Phishing is a form of social engineering. Phishing scams appear to originate from a trusted source to trick a user into entering valid credentials or attempt to lure you into revealing your username, password, and other personal identifying information (PII), or clicking on a malicious attachment.
Attackers can use this information to:
- Steal money from victims (modify direct deposit information, drain bank accounts)
- Perform identity theft (run up charges on credit cards, open new accounts)
- Send spam from compromised email accounts
- Use your credentials to access other campus systems, attack other systems, steal University data, and jeopardize the mission of the campus
Reporting and dealing with Phishing
- If you receive a Phishing Email:
- Please forward the message to [email protected]
- After reporting to [email protected], If you are using the Gmail interface, you can report phishing directly to Google:
- Sign in to Gmail.
- Open the message you'd like to report.
- Click the triple-dot icon next to Reply, at the top-right of the message pane.
- Select Report phishing.
- Delete emails and messages that ask you to confirm or provide personal information.

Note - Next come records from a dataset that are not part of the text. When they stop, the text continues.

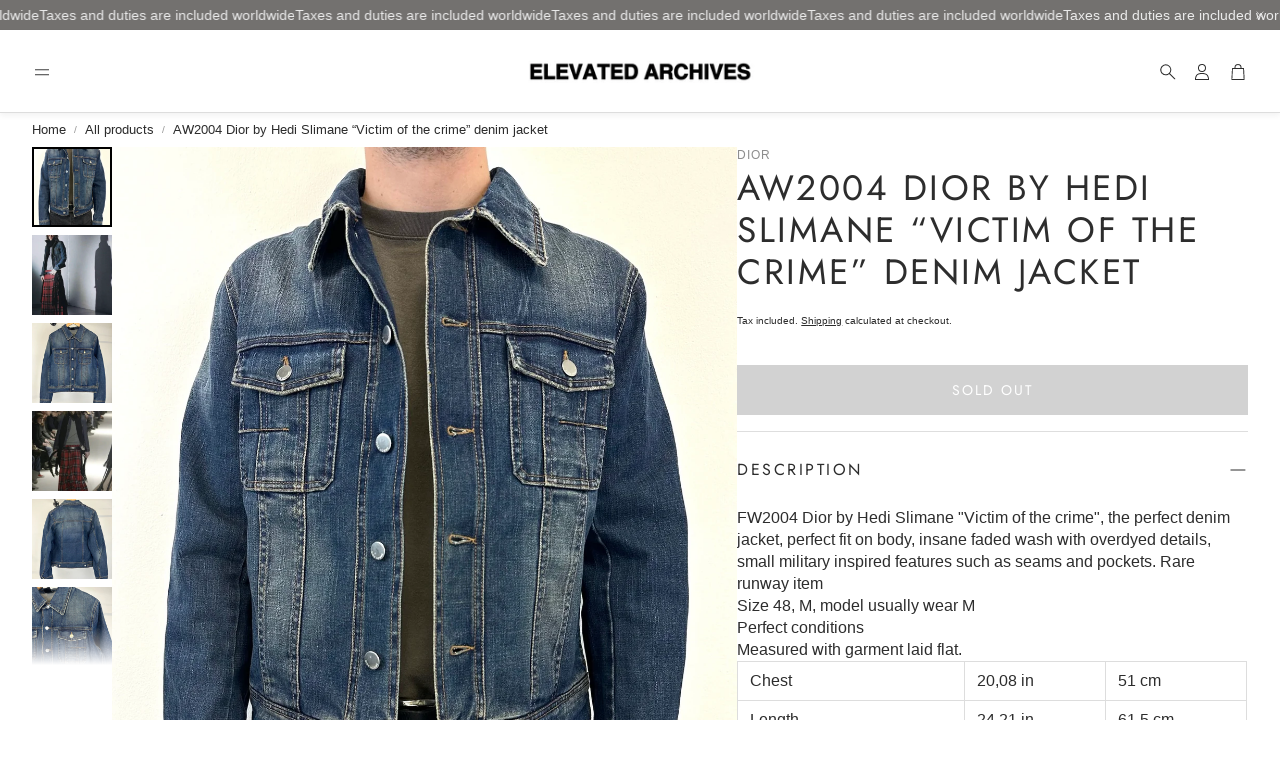

--- FILE ---
content_type: text/javascript
request_url: https://elevated-archives.com/cdn/shop/t/6/assets/cart-drawer.js?v=164041707747865371981747488130
body_size: 609
content:
class CartDrawerSection extends HTMLElement{cartUpdateUnsubscriber=void 0;constructor(){super(),this.cartType=this.dataset.cartType,this.drawerClass="wt-cart__drawer",this.drawer=this.querySelector(`.${this.drawerClass}`),this.classDrawerActive=`${this.drawerClass}--open`,this.pageOverlayClass="page-overlay-cart",this.activeOverlayBodyClass=`${this.pageOverlayClass}-on`,this.body=document.body,this.triggerQuery=[".wt-cart__trigger",".wt-cart__back-link",`.${this.pageOverlayClass}`].join(", "),this.triggers=()=>document.querySelectorAll(this.triggerQuery),this.isOpen=!1,this.isCartPage=window.location.pathname===window.routes.cart_url,this.closeButton=()=>this.querySelector(".wt-cart__drawer__close"),this.mainTrigger=document.querySelector(".wt-cart__trigger"),this.toggleEelements=()=>this.querySelectorAll(this.dataset.toggleTabindex)}connectedCallback(){if(this.cartType==="page"||this.isCartPage){document.addEventListener("cart-drawer:refresh",e=>this.refreshCartDrawer(e));return}this.init(),this.cartUpdateUnsubscriber=subscribe(PUB_SUB_EVENTS.cartUpdate,()=>{this.isOpen&&(setTabindex(this.toggleEelements(),"0"),this.closeButton().focus())})}disconnectedCallback(){this.cartUpdateUnsubscriber&&this.cartUpdateUnsubscriber()}getFocusableElements(){const focusableElementsSelector="button, [href], input, select, [tabindex]",focusableElements=()=>Array.from(this.querySelectorAll(focusableElementsSelector)).filter(el=>!el.hasAttribute("disabled")&&el.tabIndex>=0);return{focusableElements,first:focusableElements()[0],last:focusableElements()[focusableElements().length-1]}}temporaryHideFocusVisible(){document.body.classList.add("no-focus-visible")}onToggle(){this.hasAttribute("open")?(this.removeAttribute("open"),this.isOpen=!1,this.mainTrigger.focus(),this.temporaryHideFocusVisible(),setTabindex(this.toggleEelements(),"-1")):(this.setAttribute("open",""),this.isOpen=!0,this.closeButton().focus(),this.temporaryHideFocusVisible(),setTabindex(this.toggleEelements(),"0"))}toggleDrawerClasses(){this.onToggle(),this.drawer.classList.toggle(this.classDrawerActive),this.body.classList.toggle(this.activeOverlayBodyClass)}init(){this.addEventListener("keydown",e=>{const isTabPressed=e.key==="Tab"||e.keyCode===9||e.code==="Tab",{first,last}=this.getFocusableElements();(e.key==="Escape"||e.keyCode===27||e.code==="Escape")&&this.isOpen&&this.toggleDrawerClasses(),isTabPressed&&(e.shiftKey&&document.activeElement===first?(last.focus(),e.preventDefault()):!e.shiftKey&&document.activeElement===last&&(first.focus(),e.preventDefault()))}),this.triggers().forEach(trigger=>{trigger.addEventListener("click",e=>{e.preventDefault(),this.toggleDrawerClasses()})}),this.addEventListener("click",e=>{e.target.classList.contains("wt-cart__drawer__close")&&(e.preventDefault(),this.toggleDrawerClasses())}),document.addEventListener("cart-drawer:refresh",e=>this.refreshCartDrawer(e))}renderContents(parsedState,isClosedCart=!0){this.getSectionsToRender().forEach(section=>{const sectionElement=section.selector?document.querySelector(section.selector):document.getElementById(section.id);sectionElement.innerHTML=this.getSectionInnerHTML(parsedState.sections[section.id],section.selector)}),isClosedCart&&setTimeout(()=>{this.toggleDrawerClasses(),this.isOpen&&this.closeButton().focus()})}getSectionInnerHTML(html,selector=".shopify-section"){return new DOMParser().parseFromString(html,"text/html").querySelector(selector).innerHTML}getSectionsToRender(){return[{id:"cart-drawer",selector:"#CartDrawer"},{id:"cart-icon-bubble"}]}refreshCartDrawer(e){const sectionsToRender=this.getSectionsToRender();fetch(`${window.Shopify.routes.root}?sections=${sectionsToRender[0].id},${sectionsToRender[1].id}`).then(response=>response.json()).then(response=>{const parsedState={sections:response};this.renderContents(parsedState,!1)}).catch(e2=>{console.log(e2)})}setActiveElement(element){this.activeElement=element}}customElements.define("cart-drawer",CartDrawerSection);class CartDrawerItems extends CartItems{getSectionsToRender(){return[{id:"CartDrawer",section:"cart-drawer",selector:".drawer__inner"},{id:"cart-icon-bubble",section:"cart-icon-bubble",selector:".shopify-section"}]}}customElements.define("cart-drawer-items",CartDrawerItems);
//# sourceMappingURL=/cdn/shop/t/6/assets/cart-drawer.js.map?v=164041707747865371981747488130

- Do not reply, click on the links, or provide any sensitive information / user credentials.
What to Look For
Be suspicious of all requests. Ask, "Is this real?" Use the following checklist to check for common signs of phishing messages:
- Message indicates urgent action is needed
- Message indicates negative consequences will occur if action is not taken
- Message is not expected
- Message sender is not known
- Message cannot be read without opening an attachment
- Message requests sensitive information be sent
- Message directs users to "click here"
- Message uses poor grammar and/or spelling
- Sender from: name does not match message signature
- Sender email address does not match organization name
- Sender email address is not the same as the real address
- Sender name is not listed in the campus directory
Protect your email and your private messages
- Use a strong password. Use password with at least 8 characters, including uppercase and lowercase letters, numbers, and symbols.
- Change your password frequently.
- Be aware of using public PCs. Be sure that if you are using a computer in a public place that you logout when you are finished.
- Protect your email address. Be aware of where you display your email.
- Do not include emails in blog posts or social media posts.
- Lock up your desktop or laptop and close your email clients when you walk away from your desk.
- Keep your data secure by using encryption and storing encrypted files.